Roman usurper of the imperial throne (died 219)

Gellius Maximus was a Roman usurper, who, in 219 AD, revolted against Emperor Elagabalus. His rebellion was swiftly crushed, and he himself was executed.

==History==
Gellius Maximus was the son of Lucius Gellius Maximus, who had served as a doctor to Emperor Caracalla's doctor. For his services, Lucius Gellius Maximus received the rank of provincial procurator, making him the chief financial officer of his province. He himself did not achieve senatorial rank, but only the equestrian rank of procurator.

In the year of Gellius Maximus' revolt, 219 AD, several other usurpers arose as well, using a variety of justifications for their legitimacy. Among them were Seius Carus, by virtue of aristocratic heritage; Alexianus, and Castinus, by virtue of their relationship (or claimed relationship) to an imperial family; and Verus, by virtue of his military strength. Gellius Maximus likewise used his military strength as a justification for imperial legitimacy.

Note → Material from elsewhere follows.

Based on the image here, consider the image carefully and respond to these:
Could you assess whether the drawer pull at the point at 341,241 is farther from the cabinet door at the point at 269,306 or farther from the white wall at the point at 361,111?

Before his revolt, Gellius Maximus was a senatorial tribune (second-in-command of the legion) of Legio IV Scythica legion. During his command of IV Scythica, his troops captured Diadumenian, the son of the previous emperor, Macrinus. After this success, an unnamed centurion in IV Scythica won the gratitude of Elagabalus for his command, whereas Gellius Maximus was ignored, and remained in his command at Zeugma. His being ignored by Elagabalus may have inspired his revolt.

He revolted in Coele-Syria, in 219 AD. His revolt was crushed rapidly due to the decisive action of the legate of the Legio XVI Flavia Firma, who had been stationed at the nearby city of Samosata, and whose name is only partially preserved, with the ending of his name being recorded as "atus". Gellius Maximus was then executed by Elagabalus.